Last year he gave us Worldwide; this year it’s Everything [We] Wanted.
Jay Park has dropped an almost entirely English-language album and we are grateful! Don’t be daunted by the length of this album; with the exception of Sex Trip, it includes just every R&B track that the singer/rapper has put out in one form or another in the last year as well as a bunch of new ones.
This album is nearly as feature-heavy as Worldwide but Jay Park has complete control of these tracks in a way that he didn’t on that album. Sure he was the focal point on every song there, but he truly does overshadow almost everyone here with his presence and performance. Some of that might have to do with him being more in his element due to the fact that most of the album is in his native language, but there are fewer features per song as well so he gets more time to do his thing. Only Cha Cha Malone manages to steal the spotlight on Feature and that’s because we didn’t know he could sing.
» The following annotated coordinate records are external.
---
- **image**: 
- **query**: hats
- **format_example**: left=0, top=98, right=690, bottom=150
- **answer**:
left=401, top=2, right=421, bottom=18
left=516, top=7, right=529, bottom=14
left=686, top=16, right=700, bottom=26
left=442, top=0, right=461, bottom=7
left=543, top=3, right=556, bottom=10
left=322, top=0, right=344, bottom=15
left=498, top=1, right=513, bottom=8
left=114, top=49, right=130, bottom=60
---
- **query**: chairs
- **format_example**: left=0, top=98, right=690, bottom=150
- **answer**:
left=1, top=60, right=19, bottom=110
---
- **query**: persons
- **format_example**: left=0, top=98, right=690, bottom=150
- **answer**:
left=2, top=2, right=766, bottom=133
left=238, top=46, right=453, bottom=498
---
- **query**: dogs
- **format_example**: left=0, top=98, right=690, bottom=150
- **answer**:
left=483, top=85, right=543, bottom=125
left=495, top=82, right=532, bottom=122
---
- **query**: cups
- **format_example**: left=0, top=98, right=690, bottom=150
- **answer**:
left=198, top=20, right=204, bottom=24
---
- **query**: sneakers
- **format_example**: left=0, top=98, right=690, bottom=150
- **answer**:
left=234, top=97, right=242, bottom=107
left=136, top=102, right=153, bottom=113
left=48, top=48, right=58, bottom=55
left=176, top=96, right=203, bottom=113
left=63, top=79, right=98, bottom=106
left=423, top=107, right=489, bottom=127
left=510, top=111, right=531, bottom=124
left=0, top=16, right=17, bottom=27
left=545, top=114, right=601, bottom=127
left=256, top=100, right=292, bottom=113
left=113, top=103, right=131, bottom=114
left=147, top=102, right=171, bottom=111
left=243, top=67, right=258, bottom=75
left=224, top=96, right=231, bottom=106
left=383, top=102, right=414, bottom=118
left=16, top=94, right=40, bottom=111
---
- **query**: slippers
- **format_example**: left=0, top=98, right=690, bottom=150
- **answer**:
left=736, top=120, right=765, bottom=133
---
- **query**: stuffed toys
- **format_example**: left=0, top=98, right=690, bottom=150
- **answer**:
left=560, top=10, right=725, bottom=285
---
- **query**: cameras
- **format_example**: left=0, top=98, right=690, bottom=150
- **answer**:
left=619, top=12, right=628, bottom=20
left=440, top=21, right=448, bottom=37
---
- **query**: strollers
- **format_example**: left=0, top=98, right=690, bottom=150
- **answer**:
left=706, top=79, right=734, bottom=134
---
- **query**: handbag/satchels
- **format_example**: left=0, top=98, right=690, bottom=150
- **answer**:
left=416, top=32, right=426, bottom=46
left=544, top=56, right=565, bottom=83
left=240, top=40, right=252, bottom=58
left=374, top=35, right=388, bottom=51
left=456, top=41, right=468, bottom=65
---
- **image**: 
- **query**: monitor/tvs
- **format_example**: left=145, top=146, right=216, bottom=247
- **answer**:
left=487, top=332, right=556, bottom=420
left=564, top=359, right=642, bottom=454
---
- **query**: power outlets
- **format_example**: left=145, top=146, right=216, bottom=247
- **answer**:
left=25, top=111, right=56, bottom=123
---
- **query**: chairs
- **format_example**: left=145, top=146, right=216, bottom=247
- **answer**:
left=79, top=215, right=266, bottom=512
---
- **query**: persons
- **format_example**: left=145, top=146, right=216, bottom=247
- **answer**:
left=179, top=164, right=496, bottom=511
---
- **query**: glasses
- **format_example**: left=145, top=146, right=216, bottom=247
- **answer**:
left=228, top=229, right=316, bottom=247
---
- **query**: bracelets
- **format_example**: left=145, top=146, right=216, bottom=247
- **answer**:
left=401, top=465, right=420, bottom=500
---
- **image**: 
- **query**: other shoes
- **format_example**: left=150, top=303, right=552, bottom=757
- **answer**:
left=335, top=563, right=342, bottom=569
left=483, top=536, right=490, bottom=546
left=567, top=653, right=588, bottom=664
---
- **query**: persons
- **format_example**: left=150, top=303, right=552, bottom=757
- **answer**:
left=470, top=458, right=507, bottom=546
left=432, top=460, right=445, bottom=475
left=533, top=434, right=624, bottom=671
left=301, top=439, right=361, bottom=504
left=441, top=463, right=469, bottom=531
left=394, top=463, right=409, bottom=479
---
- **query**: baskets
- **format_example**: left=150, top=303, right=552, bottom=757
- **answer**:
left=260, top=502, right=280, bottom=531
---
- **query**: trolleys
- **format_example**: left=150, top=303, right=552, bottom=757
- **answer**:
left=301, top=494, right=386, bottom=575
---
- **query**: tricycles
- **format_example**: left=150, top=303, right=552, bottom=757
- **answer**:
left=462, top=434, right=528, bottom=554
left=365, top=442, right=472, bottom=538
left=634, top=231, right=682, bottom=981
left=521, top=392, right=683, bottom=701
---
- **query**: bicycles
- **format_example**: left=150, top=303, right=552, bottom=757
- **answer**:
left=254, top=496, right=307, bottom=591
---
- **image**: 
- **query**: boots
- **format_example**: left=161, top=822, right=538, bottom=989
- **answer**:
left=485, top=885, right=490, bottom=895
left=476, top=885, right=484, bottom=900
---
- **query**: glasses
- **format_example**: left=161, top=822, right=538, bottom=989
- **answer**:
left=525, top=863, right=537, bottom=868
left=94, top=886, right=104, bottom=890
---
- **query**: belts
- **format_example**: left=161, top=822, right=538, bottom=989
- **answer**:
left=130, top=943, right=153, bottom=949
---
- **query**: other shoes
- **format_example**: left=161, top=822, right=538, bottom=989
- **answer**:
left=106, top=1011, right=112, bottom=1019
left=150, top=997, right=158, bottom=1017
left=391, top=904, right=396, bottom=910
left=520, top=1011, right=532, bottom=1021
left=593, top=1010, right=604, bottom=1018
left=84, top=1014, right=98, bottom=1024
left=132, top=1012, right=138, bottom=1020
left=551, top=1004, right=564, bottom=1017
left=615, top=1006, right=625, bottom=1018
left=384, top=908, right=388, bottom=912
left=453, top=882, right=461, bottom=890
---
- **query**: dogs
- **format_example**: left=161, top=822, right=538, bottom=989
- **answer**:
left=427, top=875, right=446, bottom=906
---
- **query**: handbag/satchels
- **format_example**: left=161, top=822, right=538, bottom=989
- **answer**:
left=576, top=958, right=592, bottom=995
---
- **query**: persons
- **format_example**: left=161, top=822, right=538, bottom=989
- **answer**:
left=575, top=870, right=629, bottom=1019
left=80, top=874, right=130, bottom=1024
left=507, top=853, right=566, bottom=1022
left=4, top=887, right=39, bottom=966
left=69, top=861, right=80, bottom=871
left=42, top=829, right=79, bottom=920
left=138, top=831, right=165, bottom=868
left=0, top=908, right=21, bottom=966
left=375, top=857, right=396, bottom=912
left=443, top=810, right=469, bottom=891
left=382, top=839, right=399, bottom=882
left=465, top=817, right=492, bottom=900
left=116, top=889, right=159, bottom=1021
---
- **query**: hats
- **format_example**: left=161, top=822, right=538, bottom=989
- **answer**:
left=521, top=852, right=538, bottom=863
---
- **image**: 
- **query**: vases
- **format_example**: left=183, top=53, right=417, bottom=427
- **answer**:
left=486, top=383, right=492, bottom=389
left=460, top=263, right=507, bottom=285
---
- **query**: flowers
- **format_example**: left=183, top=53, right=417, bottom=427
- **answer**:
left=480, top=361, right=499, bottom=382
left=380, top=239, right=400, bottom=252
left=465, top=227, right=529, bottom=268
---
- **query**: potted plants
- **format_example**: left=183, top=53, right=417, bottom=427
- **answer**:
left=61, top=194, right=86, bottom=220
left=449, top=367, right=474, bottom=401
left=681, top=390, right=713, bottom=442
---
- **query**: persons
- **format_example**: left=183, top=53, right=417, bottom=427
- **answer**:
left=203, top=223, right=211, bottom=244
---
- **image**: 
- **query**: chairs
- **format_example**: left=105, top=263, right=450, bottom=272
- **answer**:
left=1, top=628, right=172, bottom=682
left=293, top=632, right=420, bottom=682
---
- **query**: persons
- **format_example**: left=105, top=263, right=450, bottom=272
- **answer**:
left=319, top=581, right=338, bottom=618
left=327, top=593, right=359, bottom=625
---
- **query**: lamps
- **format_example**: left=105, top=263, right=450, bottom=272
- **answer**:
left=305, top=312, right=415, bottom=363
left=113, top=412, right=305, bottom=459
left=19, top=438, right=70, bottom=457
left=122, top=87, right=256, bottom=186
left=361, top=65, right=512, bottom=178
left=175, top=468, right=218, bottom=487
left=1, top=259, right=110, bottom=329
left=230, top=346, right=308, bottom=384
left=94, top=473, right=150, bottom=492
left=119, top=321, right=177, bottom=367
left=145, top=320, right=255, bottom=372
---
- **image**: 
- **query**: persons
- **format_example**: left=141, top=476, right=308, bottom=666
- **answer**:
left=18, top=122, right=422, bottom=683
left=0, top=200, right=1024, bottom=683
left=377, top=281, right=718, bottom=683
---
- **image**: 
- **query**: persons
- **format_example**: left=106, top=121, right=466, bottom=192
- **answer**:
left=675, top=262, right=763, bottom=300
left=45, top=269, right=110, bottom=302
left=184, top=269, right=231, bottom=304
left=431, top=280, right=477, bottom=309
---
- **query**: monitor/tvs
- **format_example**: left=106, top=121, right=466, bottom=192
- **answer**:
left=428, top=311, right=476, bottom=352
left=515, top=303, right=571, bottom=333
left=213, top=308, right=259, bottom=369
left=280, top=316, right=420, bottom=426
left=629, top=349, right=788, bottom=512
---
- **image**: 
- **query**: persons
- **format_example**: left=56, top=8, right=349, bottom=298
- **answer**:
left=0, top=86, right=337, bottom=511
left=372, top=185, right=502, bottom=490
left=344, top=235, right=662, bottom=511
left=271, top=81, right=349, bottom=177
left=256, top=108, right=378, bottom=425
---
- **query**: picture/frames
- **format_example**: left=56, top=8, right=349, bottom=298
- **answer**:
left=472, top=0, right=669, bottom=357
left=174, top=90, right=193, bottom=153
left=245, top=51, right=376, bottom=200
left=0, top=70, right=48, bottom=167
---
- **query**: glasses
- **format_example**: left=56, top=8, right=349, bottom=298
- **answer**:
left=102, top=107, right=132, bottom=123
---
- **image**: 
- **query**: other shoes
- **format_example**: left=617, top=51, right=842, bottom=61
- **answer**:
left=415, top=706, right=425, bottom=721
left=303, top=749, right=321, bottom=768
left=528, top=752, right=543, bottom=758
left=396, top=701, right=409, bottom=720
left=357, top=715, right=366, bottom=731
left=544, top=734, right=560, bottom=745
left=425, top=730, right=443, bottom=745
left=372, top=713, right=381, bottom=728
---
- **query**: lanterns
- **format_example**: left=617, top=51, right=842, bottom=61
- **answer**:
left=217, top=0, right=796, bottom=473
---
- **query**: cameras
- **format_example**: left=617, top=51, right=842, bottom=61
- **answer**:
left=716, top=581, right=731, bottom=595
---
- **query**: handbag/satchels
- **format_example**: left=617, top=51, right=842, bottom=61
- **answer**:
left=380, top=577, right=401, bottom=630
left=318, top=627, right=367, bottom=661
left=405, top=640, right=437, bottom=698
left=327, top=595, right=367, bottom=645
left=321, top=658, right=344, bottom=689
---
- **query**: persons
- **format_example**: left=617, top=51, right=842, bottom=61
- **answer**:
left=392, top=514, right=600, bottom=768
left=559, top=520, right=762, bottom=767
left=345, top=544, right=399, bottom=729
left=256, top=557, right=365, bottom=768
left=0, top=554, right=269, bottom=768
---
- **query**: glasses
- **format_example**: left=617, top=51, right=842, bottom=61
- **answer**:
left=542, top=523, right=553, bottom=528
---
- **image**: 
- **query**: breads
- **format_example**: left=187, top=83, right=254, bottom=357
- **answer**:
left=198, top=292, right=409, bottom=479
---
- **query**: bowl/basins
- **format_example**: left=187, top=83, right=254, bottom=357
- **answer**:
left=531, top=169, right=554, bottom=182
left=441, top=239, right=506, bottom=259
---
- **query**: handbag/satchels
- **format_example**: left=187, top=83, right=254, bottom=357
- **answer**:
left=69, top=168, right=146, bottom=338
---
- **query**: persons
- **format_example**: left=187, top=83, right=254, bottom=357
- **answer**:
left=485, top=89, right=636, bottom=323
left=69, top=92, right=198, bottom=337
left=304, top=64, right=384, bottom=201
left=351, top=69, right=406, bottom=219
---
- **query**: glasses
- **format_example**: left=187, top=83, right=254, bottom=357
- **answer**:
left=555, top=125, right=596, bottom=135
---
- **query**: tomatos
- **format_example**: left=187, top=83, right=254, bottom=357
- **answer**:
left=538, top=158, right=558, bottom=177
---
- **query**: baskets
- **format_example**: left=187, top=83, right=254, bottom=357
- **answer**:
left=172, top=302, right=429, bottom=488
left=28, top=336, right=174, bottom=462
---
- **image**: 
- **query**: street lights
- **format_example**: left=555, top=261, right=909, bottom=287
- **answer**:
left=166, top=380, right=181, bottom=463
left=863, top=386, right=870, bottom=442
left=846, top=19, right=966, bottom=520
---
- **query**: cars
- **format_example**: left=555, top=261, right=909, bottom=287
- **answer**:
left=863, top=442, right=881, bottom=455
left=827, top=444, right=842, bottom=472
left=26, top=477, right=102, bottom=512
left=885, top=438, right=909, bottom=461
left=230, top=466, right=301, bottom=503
Everything we’ve ever said about Jay Park still applies here; this is a guilty pleasure album. His vocals are just fine and he brings the energy to the tracks in a way that few others could. The beats are different from track to track, but not so different that there is a whiplash effect and they have a personality all their own. The lyrics here are a little better than expected when it comes to metaphor and just the general way things are said but, again, that likely due to the language of most of the tracks.
Anyone who is a fan of the Park will not be disappointed and those who were introduced to him through and liked Worldwide will probably also like this side of him.
It’s hard to pick favorites out this set due to the guilty pleasure aspect of almost every track but we will pull out Feature, Solo, Alone Tonight, 2nd Thots, and Turn Off Your Phone (Remix). The most skippable track is Stay With Me because it’s an outlier on terms of style and flow of the album.